#### [Assigned task]
In the passage on resetting your body clock, how long before sleep should you finish dinner?

#### [Excerpted passage]
Start of Block
2.Calibrate your internal clock — Your body depends on early daylight to recalibrate its internal clock every morning. Make it part of your routine to go outdoors shortly after you wake up, ideally within the first hour. Aim for 10 to 15 minutes of direct sunlight each morning (skip the sunglasses during this time).
3.Stick to a steady sleep-wake routine — Try settling into a consistent pattern by going to bed and waking up around the same time daily, weekends included. If shifting your schedule feels tough, move your bedtime earlier in slow increments — about 15 minutes every few days — until it aligns with your natural rhythm. To help improve your overall sleep quality, read “Top 33 Tips to Optimize Your Sleep Routine.”
4.Minimize exposure to artificial light two hours before bedtime — Bright indoor lighting, especially blue-light from screens and light-emitting diodes (LEDs), signals your brain that it’s still daytime, shutting down melatonin production.
To support your nightly wind-down routine, dim your lights after sunset and keep screen time to a minimum as bedtime approaches. If you need to use a device, switch on night mode or wear blue-blocking glasses.
5.Align your eating pattern with daylight — Your metabolism follows daily, consistent rhythms tied to daylight, and irregular eating habits can disrupt your body clock. Try to have your main meals earlier in the day and finish dinner at least three hours before going to sleep.
6.Incorporate mindfulness practices — Your circadian rhythm is tightly linked to how your body handles stress. Techniques such as meditation, yoga, breathwork, or other mindful practices help calm the stress-response system, making it easier for your internal clock to stay in sync.
Frequently Asked Questions (FAQs) About the Connection Between Melatonin and Heart Failure
Q: Does long-term melatonin use actually increase the risk of heart failure?
A: In a preliminary study by the American Heart Association (AHA), researchers linked long-term melatonin use to a higher rate of heart failure diagnoses, hospitalizations, and all-cause mortality.
However, the data only tracked melatonin recorded in medical records. This means almost all over the counter melatonin users in the U.S. were labeled as “nonusers,” making the comparison deeply flawed. Researchers also lacked information about insomnia severity, psychiatric conditions, alcohol intake, other sleep drugs, or lifestyle factors — all of which directly influence heart risk.
Q: Why did the study show such alarming numbers if melatonin itself isn’t the problem?
End of Block
#### [Given information]
Start of Block
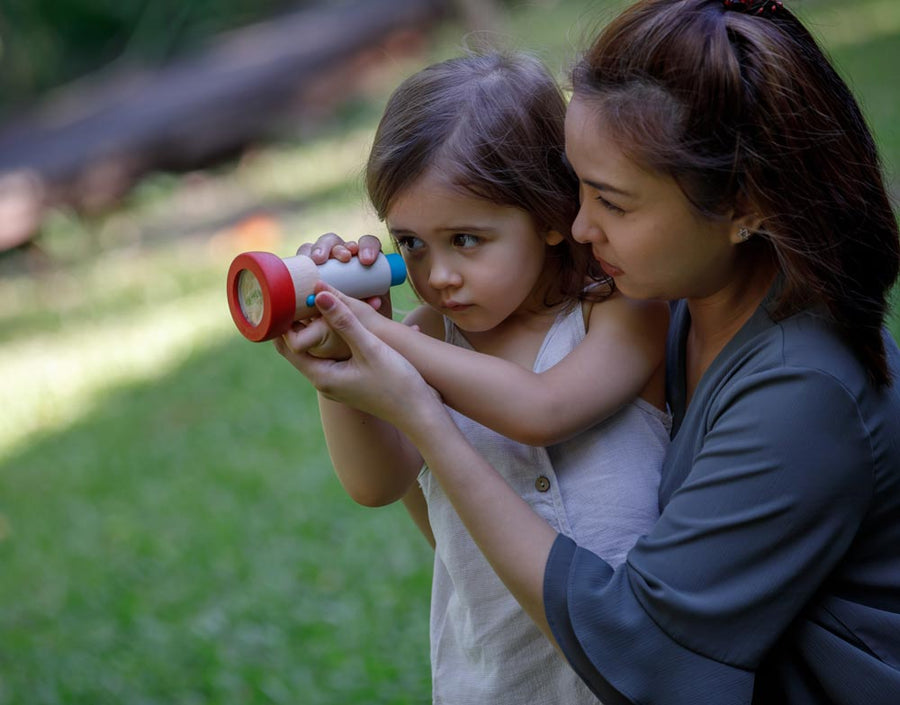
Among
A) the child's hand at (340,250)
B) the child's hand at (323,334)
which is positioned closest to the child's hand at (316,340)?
the child's hand at (323,334)

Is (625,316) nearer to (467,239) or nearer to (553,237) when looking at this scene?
(553,237)

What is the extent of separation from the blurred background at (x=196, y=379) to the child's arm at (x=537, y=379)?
0.56 meters

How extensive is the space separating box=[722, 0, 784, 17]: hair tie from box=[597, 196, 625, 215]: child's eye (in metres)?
0.36

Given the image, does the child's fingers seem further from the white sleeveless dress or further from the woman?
the white sleeveless dress

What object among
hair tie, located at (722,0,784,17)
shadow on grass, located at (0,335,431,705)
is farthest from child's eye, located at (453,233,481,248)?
shadow on grass, located at (0,335,431,705)

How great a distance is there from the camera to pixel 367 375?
6.20ft

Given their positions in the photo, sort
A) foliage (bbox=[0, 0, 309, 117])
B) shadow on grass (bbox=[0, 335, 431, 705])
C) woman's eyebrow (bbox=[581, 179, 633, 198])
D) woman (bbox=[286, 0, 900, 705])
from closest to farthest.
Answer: woman (bbox=[286, 0, 900, 705]) < woman's eyebrow (bbox=[581, 179, 633, 198]) < shadow on grass (bbox=[0, 335, 431, 705]) < foliage (bbox=[0, 0, 309, 117])

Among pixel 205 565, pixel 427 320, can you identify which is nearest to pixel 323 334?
pixel 427 320

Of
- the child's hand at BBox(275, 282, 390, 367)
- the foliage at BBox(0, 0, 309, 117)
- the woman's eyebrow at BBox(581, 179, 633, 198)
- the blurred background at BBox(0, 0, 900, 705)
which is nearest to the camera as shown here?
the woman's eyebrow at BBox(581, 179, 633, 198)

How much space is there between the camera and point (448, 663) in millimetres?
2219

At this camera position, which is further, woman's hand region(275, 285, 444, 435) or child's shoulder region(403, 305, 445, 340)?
child's shoulder region(403, 305, 445, 340)

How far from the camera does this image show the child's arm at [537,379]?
194 centimetres

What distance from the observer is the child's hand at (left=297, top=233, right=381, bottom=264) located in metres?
1.97

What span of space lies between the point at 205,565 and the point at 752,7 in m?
3.55
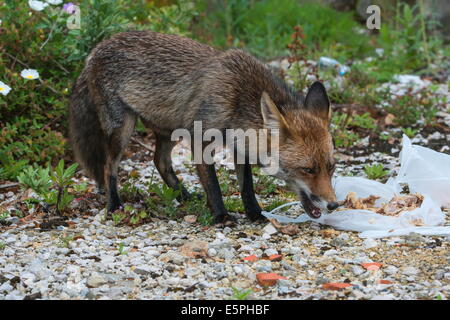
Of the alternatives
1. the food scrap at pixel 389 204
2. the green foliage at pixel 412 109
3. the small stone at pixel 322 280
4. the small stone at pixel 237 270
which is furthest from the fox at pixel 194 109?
the green foliage at pixel 412 109

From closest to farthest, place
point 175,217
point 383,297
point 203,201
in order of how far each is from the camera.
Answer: point 383,297, point 175,217, point 203,201

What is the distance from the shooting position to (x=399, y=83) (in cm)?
888

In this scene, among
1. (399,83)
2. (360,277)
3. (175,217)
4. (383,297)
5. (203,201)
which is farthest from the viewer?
(399,83)

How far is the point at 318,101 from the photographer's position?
4.69 m

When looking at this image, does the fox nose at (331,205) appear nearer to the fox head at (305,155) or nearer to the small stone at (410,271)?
the fox head at (305,155)

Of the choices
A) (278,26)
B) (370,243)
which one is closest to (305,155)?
(370,243)

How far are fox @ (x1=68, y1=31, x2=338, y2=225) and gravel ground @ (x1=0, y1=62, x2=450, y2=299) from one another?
32 cm

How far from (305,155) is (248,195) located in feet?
2.68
End of Block
#### [Written response]
At least three hours before going to sleep.